- Brezovica pri Trebelnem Location in Slovenia
- Coordinates: 45°55′30.21″N 15°7′45.06″E﻿ / ﻿45.9250583°N 15.1291833°E
- Country: Slovenia
- Traditional region: Lower Carniola
- Statistical region: Southeast Slovenia
- Municipality: Mokronog-Trebelno

Area
- • Total: 1.63 km^{2} (0.63 sq mi)
- Elevation: 413.9 m (1,357.9 ft)

Population (2002)
- • Total: 15

= Brezovica pri Trebelnem =

Brezovica pri Trebelnem (/sl/) is a small settlement in the Municipality of Mokronog-Trebelno in southeastern Slovenia. It lies in the hills south of Mokronog. The area is part of the historical region of Lower Carniola.
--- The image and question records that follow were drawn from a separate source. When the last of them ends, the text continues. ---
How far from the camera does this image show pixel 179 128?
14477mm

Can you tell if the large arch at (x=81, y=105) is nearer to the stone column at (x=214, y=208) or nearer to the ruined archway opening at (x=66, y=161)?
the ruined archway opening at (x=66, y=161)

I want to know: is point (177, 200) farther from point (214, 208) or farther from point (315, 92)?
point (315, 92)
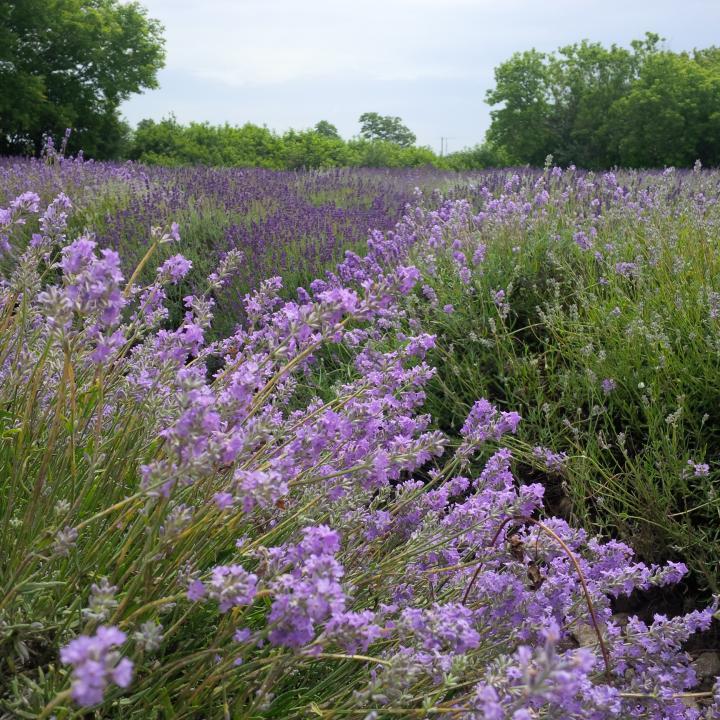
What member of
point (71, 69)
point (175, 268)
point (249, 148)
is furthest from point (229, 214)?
point (71, 69)

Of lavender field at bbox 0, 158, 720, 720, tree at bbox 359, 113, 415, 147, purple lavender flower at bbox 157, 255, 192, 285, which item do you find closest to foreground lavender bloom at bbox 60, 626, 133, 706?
lavender field at bbox 0, 158, 720, 720

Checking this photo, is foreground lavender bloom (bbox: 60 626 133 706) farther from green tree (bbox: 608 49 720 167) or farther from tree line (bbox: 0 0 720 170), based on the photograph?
green tree (bbox: 608 49 720 167)

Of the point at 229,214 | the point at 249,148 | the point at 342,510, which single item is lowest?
the point at 342,510

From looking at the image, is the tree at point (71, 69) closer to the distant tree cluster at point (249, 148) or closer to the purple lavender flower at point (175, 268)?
the distant tree cluster at point (249, 148)

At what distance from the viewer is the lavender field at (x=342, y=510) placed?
120 centimetres

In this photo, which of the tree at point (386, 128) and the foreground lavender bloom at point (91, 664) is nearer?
the foreground lavender bloom at point (91, 664)

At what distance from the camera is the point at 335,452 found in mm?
1828

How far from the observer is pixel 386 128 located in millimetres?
50062

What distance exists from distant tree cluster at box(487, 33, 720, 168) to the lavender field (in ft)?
67.4

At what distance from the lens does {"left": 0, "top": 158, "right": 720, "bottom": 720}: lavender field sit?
120 centimetres

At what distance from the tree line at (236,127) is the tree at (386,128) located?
24.7 meters

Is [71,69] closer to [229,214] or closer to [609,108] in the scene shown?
[609,108]

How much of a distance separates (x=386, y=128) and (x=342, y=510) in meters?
50.7

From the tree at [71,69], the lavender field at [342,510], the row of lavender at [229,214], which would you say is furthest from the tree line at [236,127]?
the lavender field at [342,510]
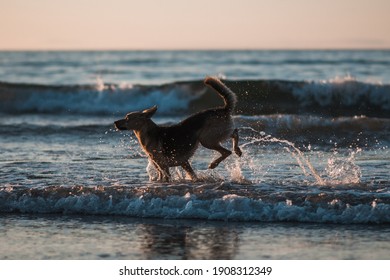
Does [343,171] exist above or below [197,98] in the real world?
below

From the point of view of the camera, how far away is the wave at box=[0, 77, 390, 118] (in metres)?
23.5

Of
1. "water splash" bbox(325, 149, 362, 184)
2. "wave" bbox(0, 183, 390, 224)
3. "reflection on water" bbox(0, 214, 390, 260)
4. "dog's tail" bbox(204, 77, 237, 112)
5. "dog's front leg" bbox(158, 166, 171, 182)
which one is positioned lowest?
"reflection on water" bbox(0, 214, 390, 260)

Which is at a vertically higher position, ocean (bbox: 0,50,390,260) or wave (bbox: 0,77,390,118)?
wave (bbox: 0,77,390,118)

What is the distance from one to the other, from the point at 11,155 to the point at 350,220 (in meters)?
7.32

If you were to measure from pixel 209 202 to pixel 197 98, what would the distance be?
1561 cm

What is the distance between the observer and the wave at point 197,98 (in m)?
23.5

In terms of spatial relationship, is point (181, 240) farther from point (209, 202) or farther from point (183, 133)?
point (183, 133)

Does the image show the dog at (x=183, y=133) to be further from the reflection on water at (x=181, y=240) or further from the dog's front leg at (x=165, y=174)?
the reflection on water at (x=181, y=240)

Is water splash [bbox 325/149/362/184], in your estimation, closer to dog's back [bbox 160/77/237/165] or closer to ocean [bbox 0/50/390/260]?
A: ocean [bbox 0/50/390/260]

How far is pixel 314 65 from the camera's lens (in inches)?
1569

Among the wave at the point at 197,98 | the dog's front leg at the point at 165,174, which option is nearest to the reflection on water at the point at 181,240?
the dog's front leg at the point at 165,174

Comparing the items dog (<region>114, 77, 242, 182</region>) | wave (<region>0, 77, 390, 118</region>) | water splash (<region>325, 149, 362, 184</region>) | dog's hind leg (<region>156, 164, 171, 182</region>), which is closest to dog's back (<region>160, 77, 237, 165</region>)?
dog (<region>114, 77, 242, 182</region>)

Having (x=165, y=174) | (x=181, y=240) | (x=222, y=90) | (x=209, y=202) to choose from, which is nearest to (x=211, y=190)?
(x=209, y=202)

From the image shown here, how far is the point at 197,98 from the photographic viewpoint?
25.4 m
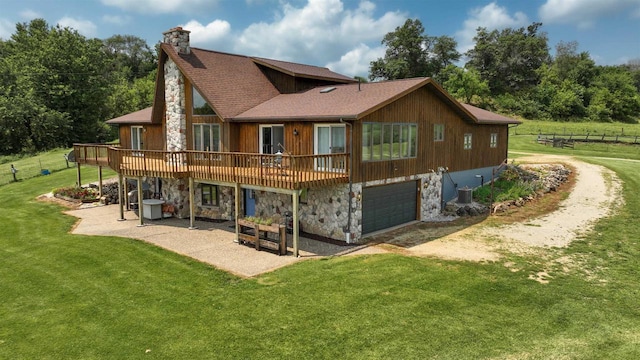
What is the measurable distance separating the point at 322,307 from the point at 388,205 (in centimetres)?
834

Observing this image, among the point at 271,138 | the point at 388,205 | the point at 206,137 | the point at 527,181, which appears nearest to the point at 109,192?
the point at 206,137

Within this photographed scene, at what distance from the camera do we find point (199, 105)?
18.6 metres

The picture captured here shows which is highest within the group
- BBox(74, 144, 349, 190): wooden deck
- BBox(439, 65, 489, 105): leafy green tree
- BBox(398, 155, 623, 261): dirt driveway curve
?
BBox(439, 65, 489, 105): leafy green tree

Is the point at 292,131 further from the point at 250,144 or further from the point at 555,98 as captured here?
the point at 555,98

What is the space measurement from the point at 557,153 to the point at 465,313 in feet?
105

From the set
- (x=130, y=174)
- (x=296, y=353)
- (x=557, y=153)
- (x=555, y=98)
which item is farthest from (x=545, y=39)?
(x=296, y=353)

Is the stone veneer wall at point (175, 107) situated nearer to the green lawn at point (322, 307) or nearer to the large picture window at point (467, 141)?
the green lawn at point (322, 307)

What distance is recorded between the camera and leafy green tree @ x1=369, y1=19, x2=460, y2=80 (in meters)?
73.3

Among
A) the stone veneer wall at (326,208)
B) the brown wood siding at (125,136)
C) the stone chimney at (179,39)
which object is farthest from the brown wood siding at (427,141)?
the brown wood siding at (125,136)

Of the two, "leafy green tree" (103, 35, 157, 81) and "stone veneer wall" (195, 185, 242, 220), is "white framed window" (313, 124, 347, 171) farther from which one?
"leafy green tree" (103, 35, 157, 81)

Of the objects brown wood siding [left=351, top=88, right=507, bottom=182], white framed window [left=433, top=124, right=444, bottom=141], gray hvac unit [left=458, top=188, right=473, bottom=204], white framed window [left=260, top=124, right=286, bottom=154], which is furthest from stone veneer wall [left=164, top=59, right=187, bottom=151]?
gray hvac unit [left=458, top=188, right=473, bottom=204]

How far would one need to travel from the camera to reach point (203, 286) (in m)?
10.8

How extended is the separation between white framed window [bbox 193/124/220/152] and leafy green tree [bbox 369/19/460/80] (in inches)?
2292

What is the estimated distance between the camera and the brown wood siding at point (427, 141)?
1547cm
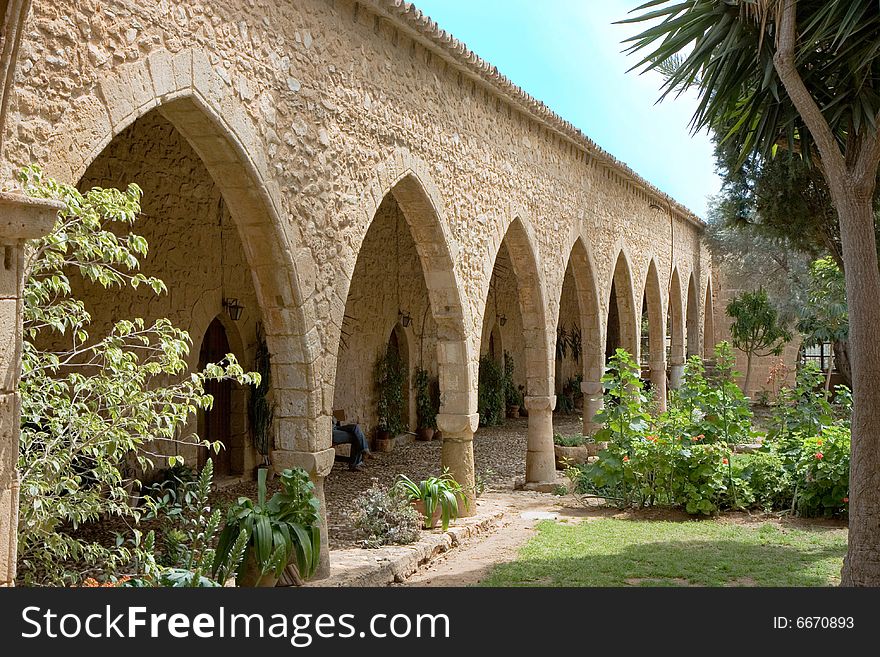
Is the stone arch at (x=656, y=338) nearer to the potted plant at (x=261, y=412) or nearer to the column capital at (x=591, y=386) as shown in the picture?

The municipality is now included in the Southeast Slovenia Statistical Region.

==Name==
The name of the settlement was changed from Brezovica to Brezovica pri Trebelnem in 1953.

==Church==
The local church in the settlement is dedicated to Saint Anne and belongs to the Parish of Mokronog. It was first mentioned in written documents dating to 1526 and was restyled in the Baroque in the mid-18th century. The main altar dates to 1776.